Evolution of a hydrocarbon migration pathway along basin-bounding faults: Evidence from fault cement.

James R. Boles
Department of Geological Sciences
University of California
Santa Barbara, California 93106

Peter Eichhubl
Department of Geological and Environmental Sciences
Stanford University
Stanford, CA 94305-2115

Grant Garven
Department of Earth and Planetary Sciences
Johns Hopkins University
Baltimore, MD 21218-2687

Jim Chen
Division of Geological and Planetary Sciences
California Institute of Technology
Pasadena, CA 91125

Extensive calcite fault cement has resulted from leakage of Santa Barbara basin fluids and hydrocarbons into the Refugio-Carneros fault, a north bounding structure to the basin. Calcite cements are only found at the end segments of the 24 km long fault zone, which has less than 150 m of maximum normal offset. The calcite is contemporaneous with fault movement as evidenced by pervasive crystal twinning and brecciation as well as textures indicating repeated episodes of rapid fluid flow and calcite cementation. Based on U-Th dates of the calcite fluid flow along the fault occurred between 110 and >500 ka, indicating that fluid migration was intermittently active over extended periods of the uplift history of the basin flanks. Stable carbon isotopic values of the calcite are δ13CPDB = -35 to -41‰, which means that the carbon source is predominantly thermogenic methane. The composition of fluid inclusions in calcite is consistent with mixing of meteoric and saline water in the presence of liquid and gaseous hydrocarbons. Fluid inclusion homogenization temperatures of about 80-95°C suggest that hot water leaked from 2-3 km depths in the basin and moved up faults on the basin flank at rates rapid enough to transport substantial heat to shallow depths. Finite element models show that, in this case, this process requires faulting of an overpressured basin and that a single flow event would have lasted for at least 103 years.
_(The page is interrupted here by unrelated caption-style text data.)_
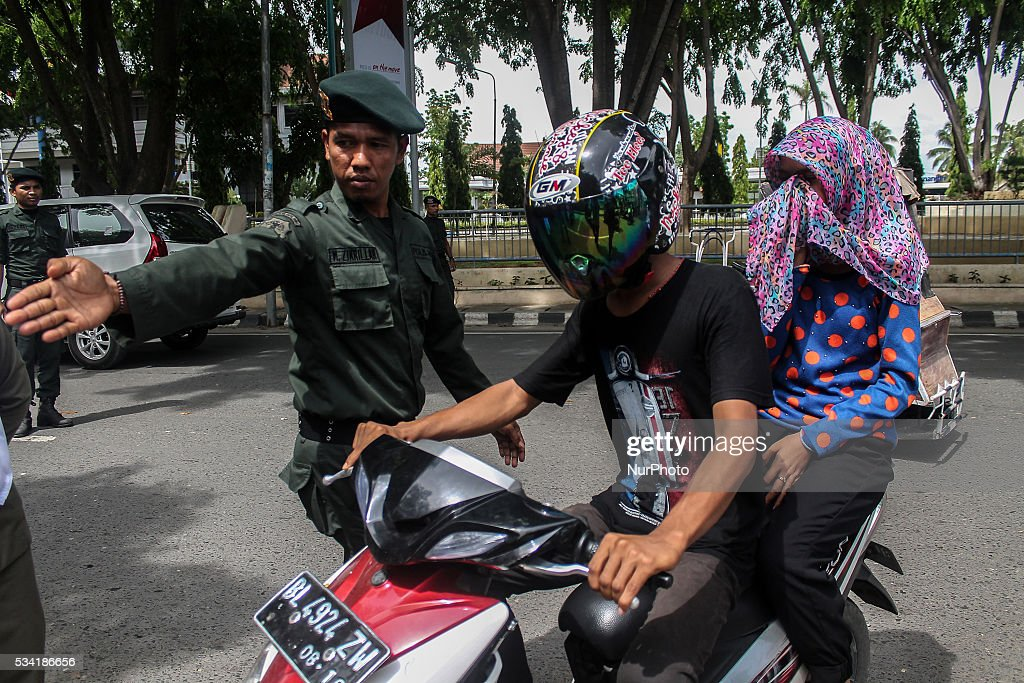 Sharia police intercept a woman motorists on the road in the city of Lhokseumawe, Aceh province, Indonesia on May 25, 2016. During an operation against women wearing tight jeans that is are considered un-Islamic by Islamic sharia law in Aceh. Aceh is the only province of Indonesia that is enforce Islamic Sharia law.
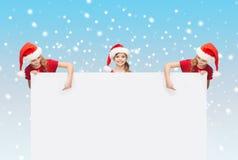 Παιδιά στα καπέλα αρωγών santa με τον κενό πίνακα Στοκ εικόνες με δικαίωμα ελεύθερης χρήσης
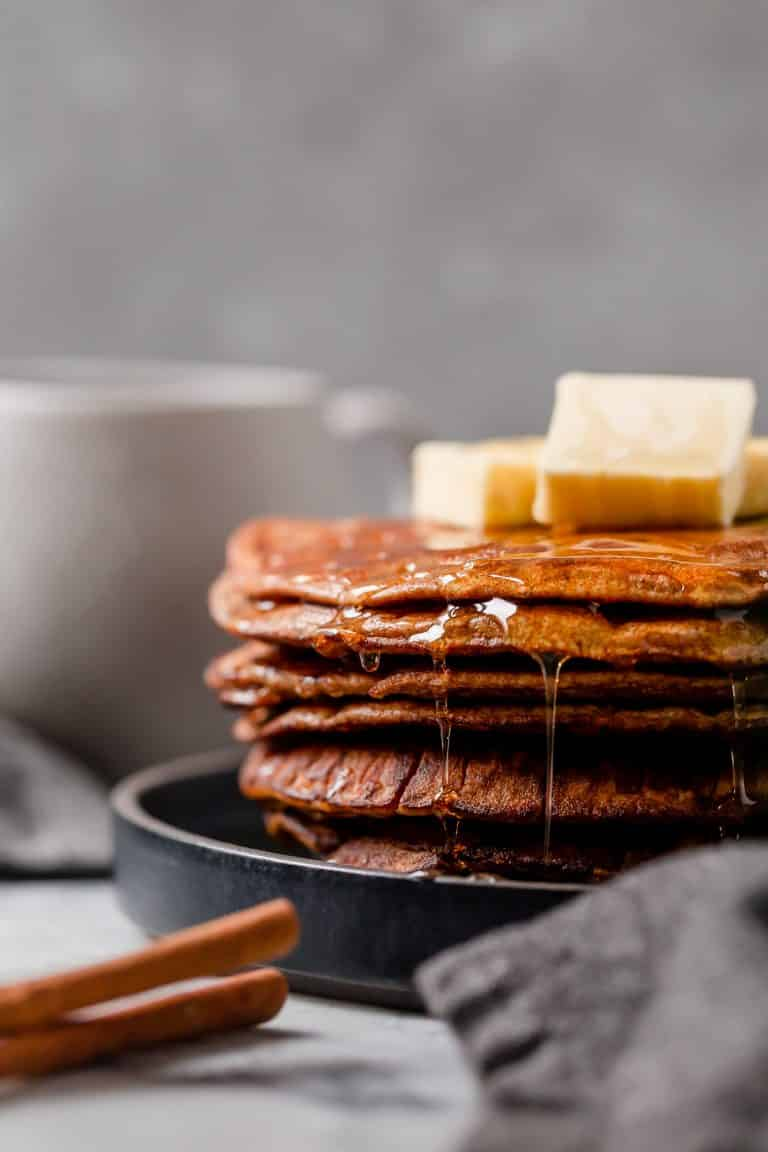 Side angle shot of flourless pumpkin spice pancakes with lakanto maple-flavored syrup and knobs of butter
Subsurface fluid pressures at comparable depths in the offshore section today are close to hydrostatic, and therefore only slow hydrocarbon seepage occurs. When combined with the U/Th age data, this suggests that over a 105 year time scale, basin fluid flow has evolved from the rapid expulsion of hot water and gas being carried up along active bounding faults derived from overpressured strata, to present hydrostatic conditions of slow buoyancy-driven seepage of hydrocarbons.